Splitting using the GNU split utility and then kicking off a bunch of load data commands
in parallel was definitely a lot faster, in fact I found the runtime basically scaled
linearly with the number of files even when I went beyond the number of CPU cores
available on the VMs. I only went up to 7 different files but I'll try even more as well.
I guess this is the way to go if there are no other options that can help speed this up.
From: Johan Andersson [mailto:johan@stripped]
Sent: Wednesday, May 09, 2012 4:01 PM
To: Scott Sandler
Subject: Re: NDBCluster Load Data Infile extremely slow
* Split the load data into several files and load in parallel.

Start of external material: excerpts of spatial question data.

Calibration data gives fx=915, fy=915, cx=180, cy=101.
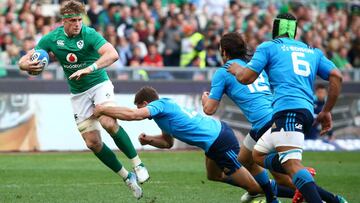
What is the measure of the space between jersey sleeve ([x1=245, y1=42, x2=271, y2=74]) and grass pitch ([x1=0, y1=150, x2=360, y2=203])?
2809mm

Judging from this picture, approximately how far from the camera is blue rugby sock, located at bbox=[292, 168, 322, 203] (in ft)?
29.4

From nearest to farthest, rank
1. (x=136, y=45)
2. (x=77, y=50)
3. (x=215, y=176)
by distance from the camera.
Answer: (x=215, y=176) → (x=77, y=50) → (x=136, y=45)

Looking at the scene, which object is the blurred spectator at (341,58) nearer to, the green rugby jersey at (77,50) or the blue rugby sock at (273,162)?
the green rugby jersey at (77,50)

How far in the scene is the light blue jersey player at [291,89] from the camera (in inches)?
363

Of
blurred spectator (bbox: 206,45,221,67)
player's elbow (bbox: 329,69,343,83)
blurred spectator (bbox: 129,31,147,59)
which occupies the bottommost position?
blurred spectator (bbox: 206,45,221,67)

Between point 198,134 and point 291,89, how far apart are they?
1538mm

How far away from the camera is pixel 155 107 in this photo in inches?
393

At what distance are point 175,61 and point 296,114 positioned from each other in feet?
44.0

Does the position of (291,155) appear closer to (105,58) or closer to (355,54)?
(105,58)

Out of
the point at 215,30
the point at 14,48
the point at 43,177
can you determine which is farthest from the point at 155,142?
the point at 215,30

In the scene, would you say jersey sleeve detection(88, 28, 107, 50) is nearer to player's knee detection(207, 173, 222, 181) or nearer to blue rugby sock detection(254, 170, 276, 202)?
player's knee detection(207, 173, 222, 181)

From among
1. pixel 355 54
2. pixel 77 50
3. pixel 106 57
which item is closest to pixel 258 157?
pixel 106 57

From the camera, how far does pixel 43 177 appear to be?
14.5 metres

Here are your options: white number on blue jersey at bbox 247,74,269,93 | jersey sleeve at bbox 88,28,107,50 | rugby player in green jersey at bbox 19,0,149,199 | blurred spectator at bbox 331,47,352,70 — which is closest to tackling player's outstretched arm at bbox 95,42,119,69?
rugby player in green jersey at bbox 19,0,149,199
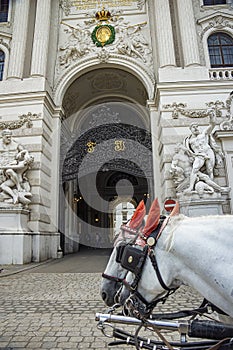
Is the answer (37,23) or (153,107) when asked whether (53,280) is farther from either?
(37,23)

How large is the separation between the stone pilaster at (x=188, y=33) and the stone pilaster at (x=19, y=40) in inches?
348

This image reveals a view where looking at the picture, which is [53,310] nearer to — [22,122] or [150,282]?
[150,282]

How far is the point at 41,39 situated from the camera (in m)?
13.9

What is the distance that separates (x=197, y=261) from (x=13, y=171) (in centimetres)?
1039

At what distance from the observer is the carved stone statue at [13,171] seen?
1062cm

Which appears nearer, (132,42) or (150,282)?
(150,282)

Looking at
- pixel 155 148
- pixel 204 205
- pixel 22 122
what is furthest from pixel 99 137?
pixel 204 205

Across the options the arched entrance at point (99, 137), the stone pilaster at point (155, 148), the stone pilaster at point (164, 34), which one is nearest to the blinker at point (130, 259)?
the stone pilaster at point (155, 148)

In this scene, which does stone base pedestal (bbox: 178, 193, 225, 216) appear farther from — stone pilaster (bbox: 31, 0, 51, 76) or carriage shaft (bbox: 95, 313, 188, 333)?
stone pilaster (bbox: 31, 0, 51, 76)

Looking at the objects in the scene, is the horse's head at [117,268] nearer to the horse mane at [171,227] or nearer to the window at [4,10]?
the horse mane at [171,227]

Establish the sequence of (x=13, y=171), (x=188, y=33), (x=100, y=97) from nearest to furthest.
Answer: (x=13, y=171), (x=188, y=33), (x=100, y=97)

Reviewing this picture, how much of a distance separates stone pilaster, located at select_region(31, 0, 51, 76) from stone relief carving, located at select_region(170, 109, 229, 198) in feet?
27.8

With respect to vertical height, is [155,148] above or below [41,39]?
below

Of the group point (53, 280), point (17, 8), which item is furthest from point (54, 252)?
point (17, 8)
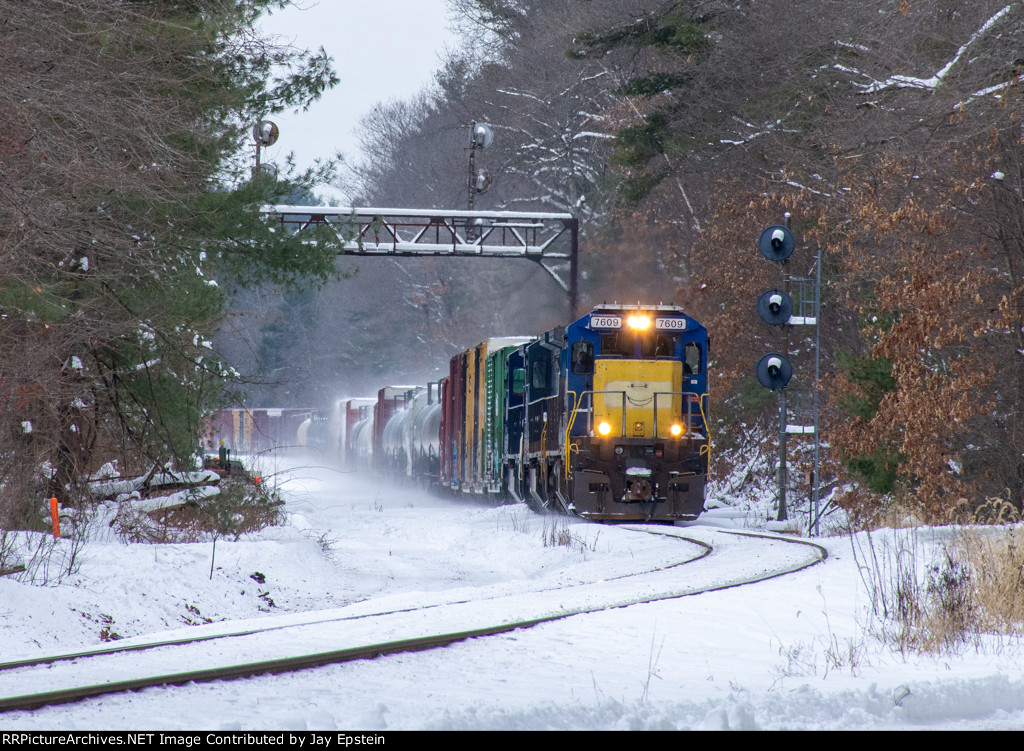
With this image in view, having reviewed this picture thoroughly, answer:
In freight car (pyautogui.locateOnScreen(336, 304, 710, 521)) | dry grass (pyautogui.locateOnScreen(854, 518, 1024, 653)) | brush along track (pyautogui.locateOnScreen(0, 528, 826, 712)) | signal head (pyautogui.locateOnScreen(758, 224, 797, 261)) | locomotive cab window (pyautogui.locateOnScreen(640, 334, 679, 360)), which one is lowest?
brush along track (pyautogui.locateOnScreen(0, 528, 826, 712))

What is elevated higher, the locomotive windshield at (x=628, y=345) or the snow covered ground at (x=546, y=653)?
the locomotive windshield at (x=628, y=345)

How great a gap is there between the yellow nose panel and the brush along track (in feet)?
23.0

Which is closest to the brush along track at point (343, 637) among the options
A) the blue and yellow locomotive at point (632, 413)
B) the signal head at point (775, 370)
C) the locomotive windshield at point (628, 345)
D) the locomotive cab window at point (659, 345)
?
the blue and yellow locomotive at point (632, 413)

* avoid blob/text if you can
* set ndb_batch_size
* if you have auto_increments, ndb_autoincrement_prefetch_sz makes a big difference
See more here about the above:
On Wed, May 9, 2012 at 9:47 PM, Scott Sandler
I've found that the performance of LOAD DATA INFILE for an NDBCluster is over 130x slower
than innodb. I expect it to be slower since it has to insert into multiple nodes and push
data over the network, but the performance difference I'm seeing is 20,000 rows per second
for innodb vs. 150 rows per second into ndbcluster (with the same schema/hardware/etc.).
This slowness is quite a big road block in actually being able to migrate to MySQL
Here's a pastebin of my config.ini<http://pastebin.com/JhrjdXKH>, and another of my
my.cnf<http://pastebin.com/9y1mY7zm>. Are there any parameters I can change or
anything I can try to speed up the ndb data loading?